Then we walked into the smoke.
LOGAN
The corridor was dark. The overhead lights had blown during the RPG blast, leaving only the emergency lighting—dim orange strips along the baseboards that cast just enough glow to see shapes but not details. The smoke from the front entrance drifted through the hallway in lazy currents, stinging my eyes and coating the back of my throat. The compound smelled like burning wood and scorched metal and the acrid chemical bite of spent explosives. Underneath it all, the smell of a place where men had lived—leather, engine oil, stale beer.

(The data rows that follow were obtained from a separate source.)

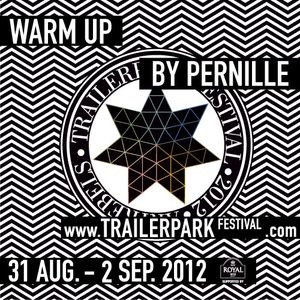 Trailerpark Festival 2012 Mixtape by Pernille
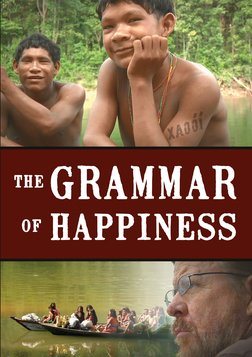 The Grammar of Happiness - Discovering the Unique Communication Style of an Amazonian Tribe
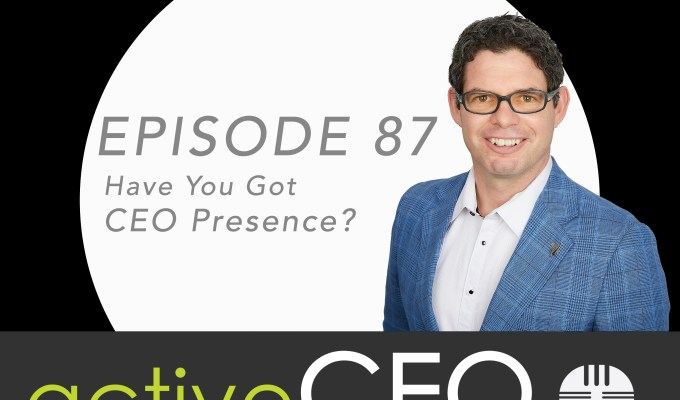 active CEO Podcast #87 Have You Got CEO Presence
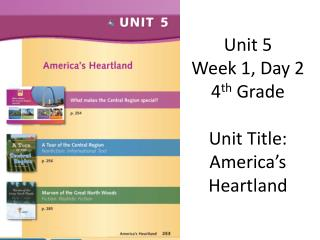 Unit 5 Week 1, Day 2 4 th  Grade Unit Title: America's Heartland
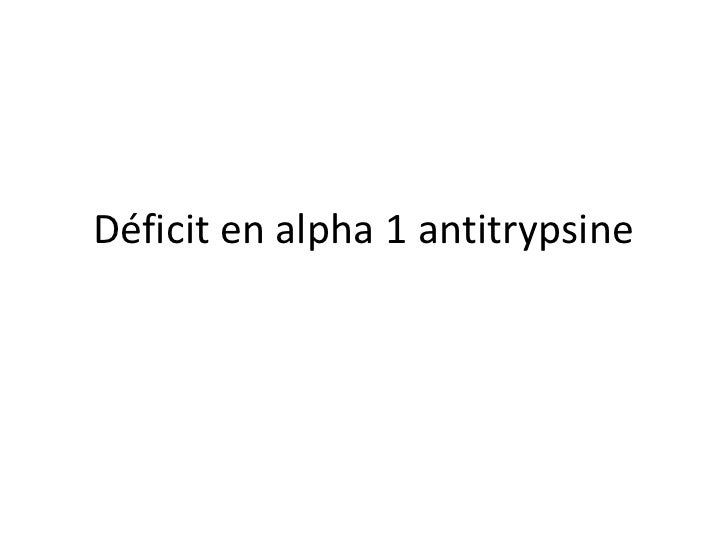 Déficit en alpha 1 antitrypsine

Diego moved ahead of me. The Desert Eagle in his right hand, the Ka-Bar beneath it in his left, both arms up in the two-weapon carry I'd seen him use at the cattle ranch. His steps were silent on the concrete floor. His body low, weight forward, the combat posture drilled into both of us and never forgotten.

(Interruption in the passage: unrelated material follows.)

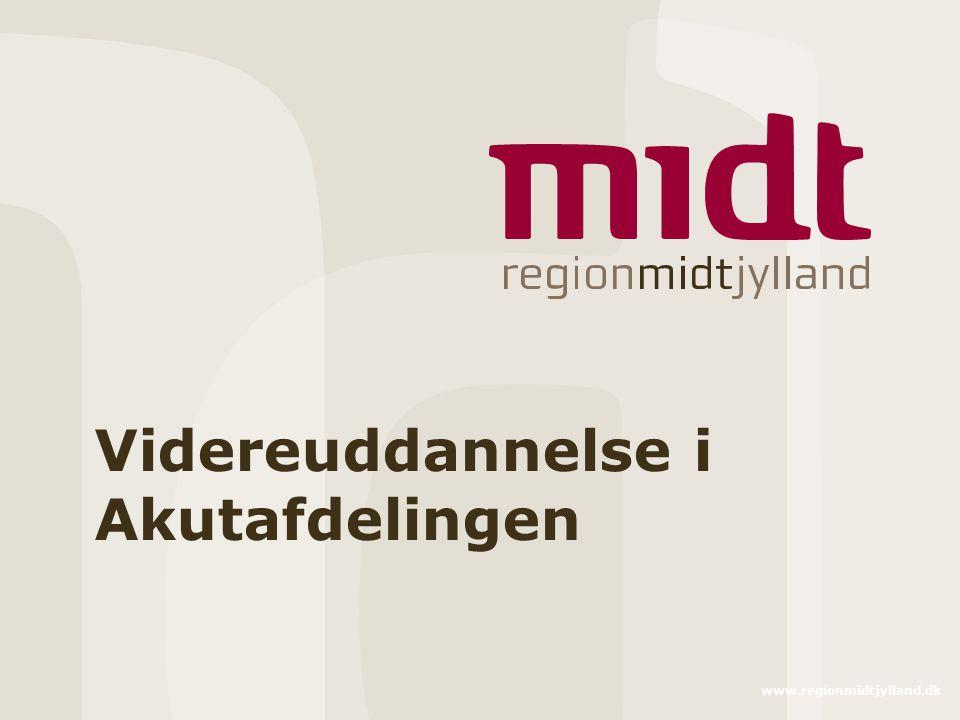 www.regionmidtjylland.dk Videreuddannelse i Akutafdelingen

I held the rifle against my right shoulder. The left one throbbed with every heartbeat—the graze pulling against Kai's bandage, the muscle beneath it hot and swollen. I could move the arm. Couldn't raise it above my chest without the painspiking white. The rifle stayed on the right side. I aimed where Diego didn't.
We moved through the building in unison. The training surfacing from muscle memory without conscious thought. Diego aimed left at every T-intersection. I aimed right.
"Clear."
"Clear."
We pushed deeper. Past a storage room—door open, shelves overturned, ammunition boxes scattered on the floor. Past what looked like a bunk room—mattresses, personal gear, the leftovers of men who'd lived here and left in a hurry or hadn't left at all. Past a bathroom where a pipe had burst from the blast and water pooled across the tile, our boots splashing through it.
"Clear."
"Clear."
The building groaned around us. The structural damage from the RPG was working its way through the frame—I could hear it in the walls, the settling creak of a building whose load-bearing capacity had been compromised. Small pieces of drywall and insulation drifted from the ceiling. The emergency lights flickered orange once, twice, then held.
Diego paused at a heavy wooden door at the end of the main corridor. The door was closed. No sound from the other side. He looked at me. I nodded.
He lifted his boot and kicked.
The door slammed inward. Diego swept left, I swept right. The Desert Eagle tracking one arc, the rifle tracking the other.
We had arrived at the common room.
Large. Thirty feet across, maybe more. Leather couches scattered in clusters. A bar along the wall—bottles still on the shelves, some of them cracked and leaking from the blast. A pool table in the corner, the felt dusty, the balls still in the rack. The emergency lighting cast the room in dim orange. Shadowspooled in the corners and beneath the furniture. The smoke was thinner here—enough to see across the room, not enough to see clearly.
I scanned every shadow. Behind the bar. Under the pool table. The spaces between the couches. Nothing moved.
"Clear," Diego said.
I lowered the rifle a fraction. Took a breath.
The blow came from above.
Something struck my forearms from overhead—hard, fast, the impact slamming both arms downward. The rifle flew from my grip and clattered across the concrete floor. White-hot pain detonated through my left shoulder as the force traveled through the graze and into the damaged muscle. My knees buckled. I staggered back three steps, my vision blurring, my arms hanging.
I looked up.
Spur dropped from between two ceiling beams. He'd been holding himself above us, wedged into the joists, his massive frame suspended by arm and core strength alone, waiting. He landed on his feet with a heavy thud that shook the floor—cat-like for a man his size, his legs absorbing the impact, the rifle he'd knocked from my hands already scooped up in one smooth motion.
Diego was spinning back toward me. The Desert Eagle coming around fast.
Not fast enough.
Spur swung the rifle like a bat. The stock connected with Diego's hands—both of them—with an impact I heard across the room. The Desert Eagle flew from his grip and skidded across the concrete, spinning, coming to rest twenty feet away near the pool table.
"FUCK!" Diego's voice, raw with pain. But he didn't stop. The knife was still in his left hand. He slashed in a wide arc towardSpur's midsection. Spur raised the rifle sideways to block—too slow. The blade caught his right backhand, splitting skin to the bone.
Spur roared. He swung the rifle once more and the butt hit the blade Diego held, sending the knife spinning across the common room. Spur quickly followed with a front kick that connected with Diego's chest, sending him stumbling back three feet.
Spur straightened. He was damaged—his right side scorched from the RPG blast, the leather on his shoulder melted, the skin beneath it angry and blistered. His swollen eye was nearly sealed shut, the left side of his face a mess of purple and crusted blood. His beard was singed on one side. His right hand was cut deep.